Of course there were up and downs in the 10 years active history of Amenophis but fortunately much more ups than downs. We had really a great time together. I had the privilege to play and make music together with talented people who became close friends of mine over the years. The biggest regrets might be the ideas and compositions that had never been recorded. However you never know, maybe we will open a third chapter one day.




Prog rock is now in fashion again. What is your view on today's scene ?

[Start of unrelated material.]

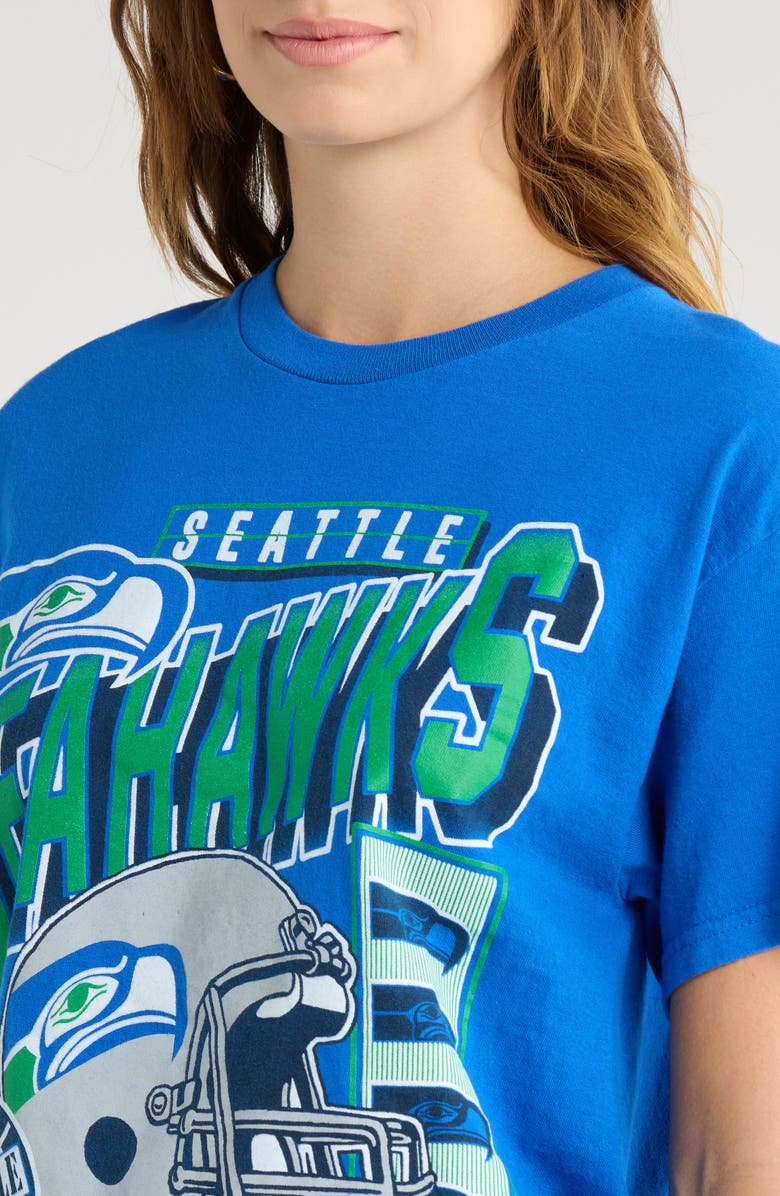 Junk Food Seahawks Checkdown Cotton Graphic T-Shirt, Alternate, color, Royal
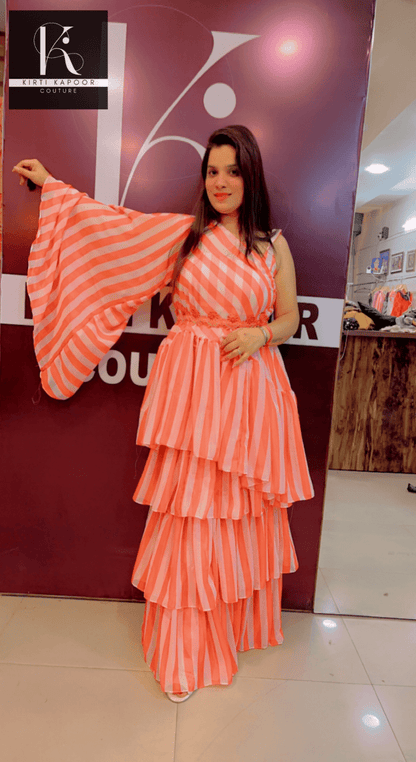 Frilled Designer Dress by Kirti Kapoor Couture - Kirti Kapoor Couture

I like the todayís prog rock scene very much. The scene today is even richer than in the 70s since influences from other styles enriches the entire genre. There are many creative and awesome playing bands with great ideas. It's great to see the scene living again. From my point of view the scene in the US appears to be bigger and more active than in Europe. Would be great to see the scene further growing particularly in Europe.

Just to wrap up this interview; what is your five all-time favourite albums ?

- in no particular order -
Greg Howe - Introspection
Dream Theater - Scenes From A Memory
Pink Floyd - The Dark Side Of The Moon
Yes - Close To THe Edge
Renaissance - A Song For All Seasons

Anything you want to add to this interview ?


Thank you for your interest in our music. It was a pleasure to make that interview!